The Extreme Light Infrastructure in Romania, Hungary and Czech Republic will be the world’s most sophisticated laser science facility.Credit: Vit Simanek/CTK Photo/Alamy

Trouble at the world’s largest laser lab

Delays, legal tussles and resignations are tarnishing a pioneering scientific laser facility that reaches across eastern Europe. A decade after it was approved, the Extreme Light Infrastructure — a network of high-powered laser laboratories in Hungary, Romania and the Czech Republic — is now nearly ready to open to researchers around the world.

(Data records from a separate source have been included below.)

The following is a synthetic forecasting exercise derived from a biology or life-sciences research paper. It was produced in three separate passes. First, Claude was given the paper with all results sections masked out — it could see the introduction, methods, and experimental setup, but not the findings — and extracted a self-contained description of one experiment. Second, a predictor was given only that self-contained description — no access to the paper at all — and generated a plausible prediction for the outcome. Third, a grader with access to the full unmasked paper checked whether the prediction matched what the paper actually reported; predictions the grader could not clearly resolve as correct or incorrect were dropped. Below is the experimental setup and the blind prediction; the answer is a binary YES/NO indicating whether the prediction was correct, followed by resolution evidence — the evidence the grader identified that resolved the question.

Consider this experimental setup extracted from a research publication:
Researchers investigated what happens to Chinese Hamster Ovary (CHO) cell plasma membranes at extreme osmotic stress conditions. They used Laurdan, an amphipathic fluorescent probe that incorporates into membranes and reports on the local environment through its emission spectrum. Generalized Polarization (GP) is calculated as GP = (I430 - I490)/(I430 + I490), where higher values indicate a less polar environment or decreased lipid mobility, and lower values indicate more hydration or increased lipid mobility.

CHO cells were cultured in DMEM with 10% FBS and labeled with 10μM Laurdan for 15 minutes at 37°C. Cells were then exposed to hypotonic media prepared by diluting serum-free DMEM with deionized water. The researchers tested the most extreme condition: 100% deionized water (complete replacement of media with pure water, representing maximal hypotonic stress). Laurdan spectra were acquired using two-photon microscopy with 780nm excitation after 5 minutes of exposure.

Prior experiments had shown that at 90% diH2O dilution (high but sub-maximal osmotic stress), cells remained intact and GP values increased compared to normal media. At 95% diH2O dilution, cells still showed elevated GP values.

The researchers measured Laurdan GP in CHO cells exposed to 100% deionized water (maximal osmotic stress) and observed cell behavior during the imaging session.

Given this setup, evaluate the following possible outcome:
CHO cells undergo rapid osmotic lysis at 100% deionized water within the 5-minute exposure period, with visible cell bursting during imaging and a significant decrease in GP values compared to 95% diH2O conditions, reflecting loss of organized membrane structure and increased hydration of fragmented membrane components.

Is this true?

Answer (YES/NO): NO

But Nature has learnt that disputes in two of the host countries are rocking the project in its final stages, and threatening its reputation.

Nature | 7 min read

Brazilian scientists seek political allies

Researchers in Brazil have joined with politicians to launch the Initiative for Science and Technology in Parliament, which aims to provide scientific advice to parliamentarians — and to foster close relations between the two groups. The initiative comes at a delicate moment for the country; its far-right president Jair Bolsonaro, who took office in January, has begun to dismantle the national research system. In March, the government announced that it would freeze 42% of the budget of the Ministry of Science, Technology, Innovation and Communications. Weeks later, it cut 30% of the funds for federal universities, and froze more than 3,000 scholarships for postgrad research.

Nature | 3 min read

Video films four trillion frames per second

An ultra-fast camera can capture up to four trillion frames per second. The technique overcomes the size limitations of a camera sensor by recording on overlapping areas of the sensor. The approach could be used to watch high-speed processes but won’t record the next epic movie: it can capture no more than 60 consecutive frames.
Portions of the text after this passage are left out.